───── SEITENAUSZUG

Ronald Reagan: Ehrungen für Aids-Ignoranten?

In den USA beginnen in diesen Tagen monatelange Jubelfeiern für Ronald Reagan, den 2004 verstorbenen 40. Präsidenten der USA. Selbst in Deutschland schlagen Politiker vor, ihn zu ehren, Straßen oder Plätze nach Reagan zu benennen. Doch – Ronald Reagan stand in Sachen Aids für Ignoranz, für Tausende Aids-Tote, für Desinteresse, das Leben kostete.

Am 6. Februar 1911 wurde Ronald Reagan in Tampico Illinois geboren. Nach einer Karriere als Schauspieler in zahlreichen ‚B-Movies‘ war er von 1981 bis 1989 der 40., Präsident der USA. Anlässlich seines 100. Geburtstags beginnen in den USA in diesen Tagen Feierlichkeiten zu Reagans Ehren, die als ‚Reaganiana‘ mit Konferenzen, Ausstellungen und anderen Events das ganze Jahr andauern sollen.

Ronald Reagan war als Politiker zu Lebzeiten stark umstritten. Der erzkonservative Republikaner, inzwischen zur Ikone rechter Politik geworden, stand zu Regierunsgzeiten für Abbau des Sozialstaats, Rekord-Verschuldung – und eine Ignoranz gegenüber der gerade beginnenden Aids-Krise, die viele Menschen das leben kostete.

──────────

» VERSTÄNDNIS PRÜFEN
• a. Gib aus dem Auszug über Ronald Reagan einen Abschnitt wörtlich wieder: Setze bei den Worten "Ronald Reagan: Ehrungen" ein und ende nach "Jahr andauern sollen.".
• b. An welchem Datum wurde Ronald Reagan laut dem Auszug über Ronald Reagan geboren?

───── GESAMMELTE DATEN

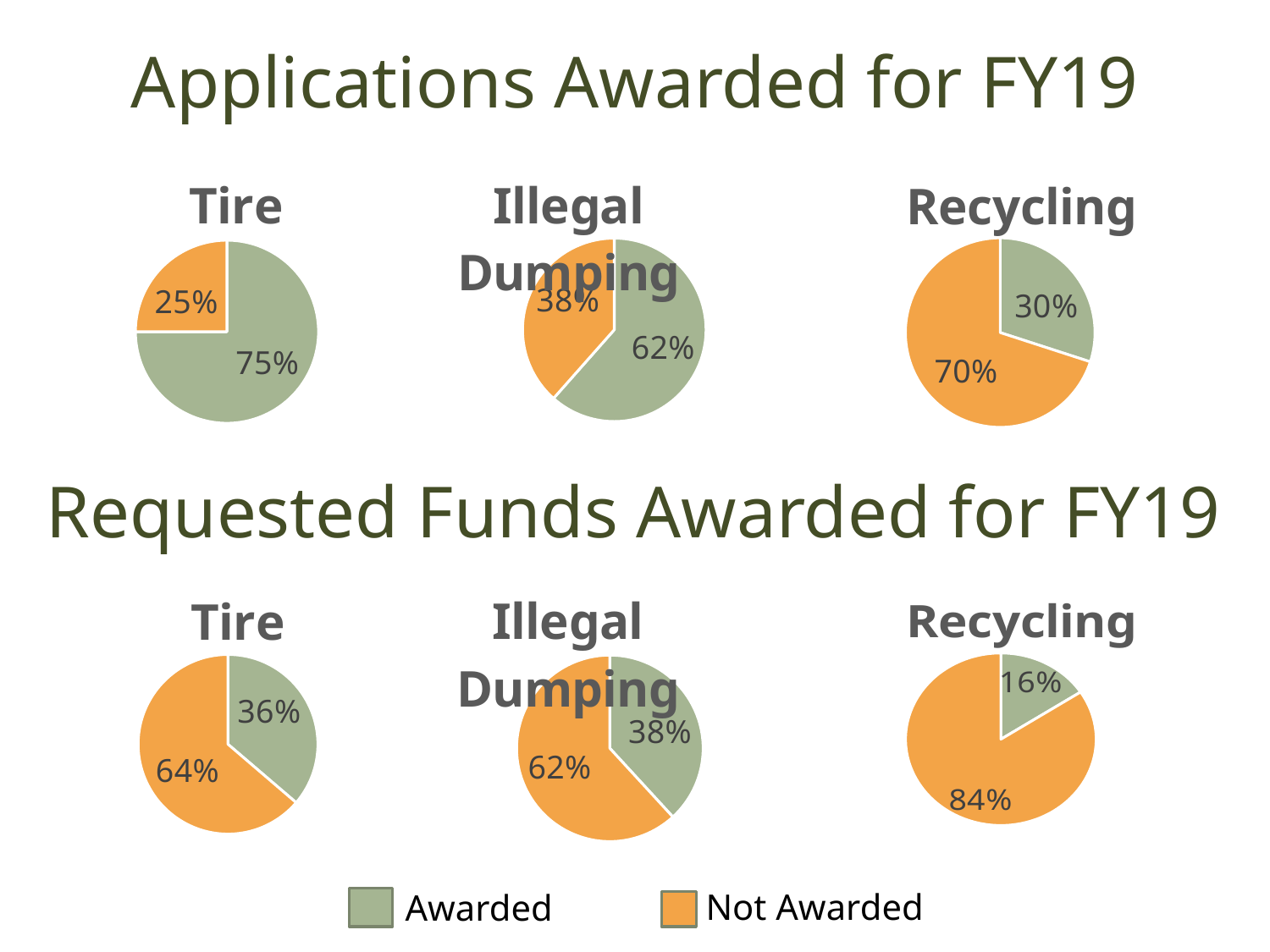
In the Applications Awarded for FY19 Recycling pie chart, what share was Awarded? 30% In the Requested Funds Awarded for FY19 Recycling pie chart, what share was Not Awarded? 84% In the Requested Funds Awarded for FY19 Illegal Dumping pie chart, what share was Awarded? 38% What kind of chart is used for the Tire chart under Applications Awarded for FY19? Pie chart In the Applications Awarded for FY19 Tire pie chart, what is the difference between the Awarded and Not Awarded shares? 50% Across the three Requested Funds Awarded for FY19 pie charts, which category has the lowest Awarded share? Recycling In the Applications Awarded for FY19 Recycling pie chart, which slice is larger, Awarded or Not Awarded? Not Awarded How many entries does the legend at the bottom of the slide list? 2 Across the three Applications Awarded for FY19 pie charts, which category has the highest Awarded share? Tire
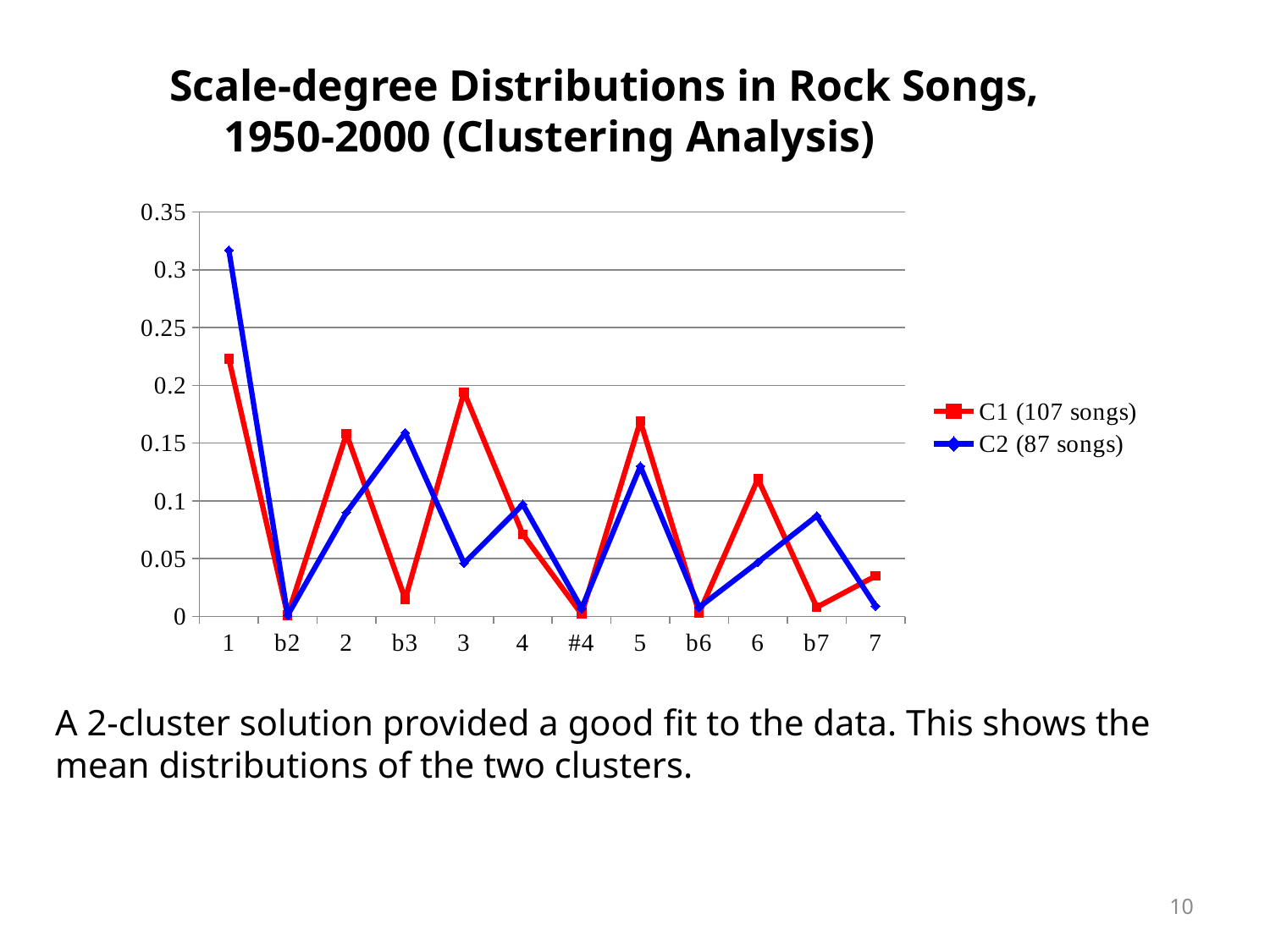
At which scale degree does the C2 (87 songs) series reach its highest value? 1 At scale degree b3, which series has the larger value, C1 or C2? C2 (87 songs) Is the value for C1 (107 songs) at scale degree 6 greater or less than 0.1? greater How many scale-degree categories are shown on the x axis? 12 At scale degree 3, which series has the larger value, C1 or C2? C1 (107 songs) Is the value for C2 (87 songs) at scale degree 3 greater or less than 0.1? less Is the value for C2 (87 songs) at scale degree 1 greater or less than 0.3? greater At scale degree 1, which series has the larger value, C1 or C2? C2 (87 songs) At which scale degree does the C1 (107 songs) series reach its highest value? 1 How many series does the legend list? 2 What kind of chart is shown on the slide? line chart What are the two series named in the legend? C1 (107 songs) and C2 (87 songs)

──────────

» ANTWORTEN JE AUFGABE
• a.
Ronald Reagan: Ehrungen für Aids-Ignoranten?

In den USA beginnen in diesen Tagen monatelange Jubelfeiern für Ronald Reagan, den 2004 verstorbenen 40. Präsidenten der USA. Selbst in Deutschland schlagen Politiker vor, ihn zu ehren, Straßen oder Plätze nach Reagan zu benennen. Doch – Ronald Reagan stand in Sachen Aids für Ignoranz, für Tausende Aids-Tote, für Desinteresse, das Leben kostete.

Am 6. Februar 1911 wurde Ronald Reagan in Tampico Illinois geboren. Nach einer Karriere als Schauspieler in zahlreichen ‚B-Movies‘ war er von 1981 bis 1989 der 40., Präsident der USA. Anlässlich seines 100. Geburtstags beginnen in den USA in diesen Tagen Feierlichkeiten zu Reagans Ehren, die als ‚Reaganiana‘ mit Konferenzen, Ausstellungen und anderen Events das ganze Jahr andauern sollen.

• b. Am 6. Februar 1911.